The matrices of Dayhoff and Risler are thus representative of the variety in techniques used to measure similarity between protein sequences. Approaches to this class of matrix utilize different types of data, such as genetic, structural, and physical-chemical data sets, to determine sets of weighted probabilities for each possible amino acid exchange. As matrices are derived from different data sets and calculated using various methodologies, each matrix has its own inherent strengths and weaknesses. Through understanding the fundamental underpinnings of methods such as those developed by Risler and Dayhoff, a better appreciation into their complexity as well as insight into possible directions of future exploration may be gained.
[i] Dayhoff,M.O., Schwartz, R.M. & Orcutt, B.C. (1978) A model of evolutionary change in proteins. In Atlas of Protein Sequence and Structure, vol 5. Suppl. 3. Pp. 345-352, National Biomedical Research Foundation, Washington, DC
[ii] Risler,
J.L., Delorme, M.O., Delacroix, H. & Henaut, A. (1988) Amino acid
substitutions in structurally related proteins. A pattern recognition approach.

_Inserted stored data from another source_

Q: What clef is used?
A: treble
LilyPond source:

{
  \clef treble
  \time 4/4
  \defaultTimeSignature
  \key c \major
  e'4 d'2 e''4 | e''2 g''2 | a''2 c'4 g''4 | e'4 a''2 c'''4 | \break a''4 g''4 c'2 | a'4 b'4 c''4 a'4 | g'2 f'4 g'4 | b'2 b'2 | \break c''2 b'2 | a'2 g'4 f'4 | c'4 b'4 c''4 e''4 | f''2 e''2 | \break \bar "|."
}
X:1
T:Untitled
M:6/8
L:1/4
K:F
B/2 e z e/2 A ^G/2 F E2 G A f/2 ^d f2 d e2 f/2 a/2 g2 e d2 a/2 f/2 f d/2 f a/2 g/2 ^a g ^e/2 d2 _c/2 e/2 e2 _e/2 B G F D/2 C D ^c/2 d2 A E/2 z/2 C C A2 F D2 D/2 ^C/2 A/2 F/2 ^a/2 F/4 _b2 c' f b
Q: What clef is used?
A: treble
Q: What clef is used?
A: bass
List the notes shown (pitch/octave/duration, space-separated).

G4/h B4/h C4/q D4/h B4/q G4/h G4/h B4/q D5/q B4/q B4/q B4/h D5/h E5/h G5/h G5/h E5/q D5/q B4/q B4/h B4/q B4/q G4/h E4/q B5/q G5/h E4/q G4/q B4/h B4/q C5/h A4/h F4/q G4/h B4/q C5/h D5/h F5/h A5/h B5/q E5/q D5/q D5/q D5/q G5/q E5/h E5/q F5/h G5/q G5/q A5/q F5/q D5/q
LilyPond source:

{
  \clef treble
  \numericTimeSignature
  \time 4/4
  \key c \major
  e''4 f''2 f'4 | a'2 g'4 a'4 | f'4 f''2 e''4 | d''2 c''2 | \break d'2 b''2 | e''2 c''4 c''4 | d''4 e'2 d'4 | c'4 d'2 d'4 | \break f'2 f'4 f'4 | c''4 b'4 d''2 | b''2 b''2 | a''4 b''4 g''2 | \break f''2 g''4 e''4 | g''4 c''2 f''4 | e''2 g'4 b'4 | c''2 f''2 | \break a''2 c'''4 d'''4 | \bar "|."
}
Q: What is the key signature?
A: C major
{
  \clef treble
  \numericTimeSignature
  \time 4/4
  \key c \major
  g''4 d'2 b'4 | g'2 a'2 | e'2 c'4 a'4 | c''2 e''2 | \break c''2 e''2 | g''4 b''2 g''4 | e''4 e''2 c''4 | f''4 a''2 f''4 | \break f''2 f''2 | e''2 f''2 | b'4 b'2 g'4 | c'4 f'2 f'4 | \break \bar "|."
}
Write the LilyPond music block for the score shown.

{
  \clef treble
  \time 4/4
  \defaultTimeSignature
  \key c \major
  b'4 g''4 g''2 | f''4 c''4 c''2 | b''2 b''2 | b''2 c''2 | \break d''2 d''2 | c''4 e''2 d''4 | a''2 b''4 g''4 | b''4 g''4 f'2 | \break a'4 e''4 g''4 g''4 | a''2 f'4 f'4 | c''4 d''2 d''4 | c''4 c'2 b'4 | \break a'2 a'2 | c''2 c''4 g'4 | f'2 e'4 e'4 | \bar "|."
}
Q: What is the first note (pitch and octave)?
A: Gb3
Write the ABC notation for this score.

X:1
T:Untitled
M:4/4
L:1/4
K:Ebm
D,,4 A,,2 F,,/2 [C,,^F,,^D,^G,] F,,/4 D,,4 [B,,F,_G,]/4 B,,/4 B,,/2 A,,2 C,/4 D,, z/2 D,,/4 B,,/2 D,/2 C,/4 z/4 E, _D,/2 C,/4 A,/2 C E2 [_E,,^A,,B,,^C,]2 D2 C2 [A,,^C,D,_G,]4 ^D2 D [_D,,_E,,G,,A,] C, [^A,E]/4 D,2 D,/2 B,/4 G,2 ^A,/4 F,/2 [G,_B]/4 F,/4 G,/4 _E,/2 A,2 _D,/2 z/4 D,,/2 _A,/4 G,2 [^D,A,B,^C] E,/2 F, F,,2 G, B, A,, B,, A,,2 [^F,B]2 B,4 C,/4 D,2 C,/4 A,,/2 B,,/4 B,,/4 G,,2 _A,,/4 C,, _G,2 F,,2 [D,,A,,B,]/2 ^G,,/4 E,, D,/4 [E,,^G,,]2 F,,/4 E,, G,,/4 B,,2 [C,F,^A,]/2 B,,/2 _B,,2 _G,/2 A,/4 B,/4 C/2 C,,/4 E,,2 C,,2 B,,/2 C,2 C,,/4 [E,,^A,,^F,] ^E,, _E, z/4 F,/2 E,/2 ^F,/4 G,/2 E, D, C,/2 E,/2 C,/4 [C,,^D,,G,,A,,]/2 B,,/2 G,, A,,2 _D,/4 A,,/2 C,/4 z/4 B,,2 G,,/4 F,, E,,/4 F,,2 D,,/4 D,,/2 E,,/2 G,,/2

J. Mol. Biol. 204, 1019-1029
[iii] Foucart, T. (1982) In Analyse Factorielle. Programmation sur Micro ordinateurs. Pp. 184-221, Masson , Paris
[iv] Miyata, T.,
Miyazawa, S. & Yasunaga, T. (1979). Two types of amino acid substitutions
in protein evolution. J. Mol. Evol. 12, 219-236
[v] Rao, J.K. (1987). New scoring matrix for amino acid residue exchanges based on residue characteristic physical parameters. Int. J. Pept. Protein Res. 29, 276-281
[vi] Grantham,
R. (1974) Amino acid difference formula to help explain protein evolution. Science, 185
[vii] Fitch, W.M. (1966) An improved method of testing for evolutionary homology. J. Mol. Biol. 16, 9-16.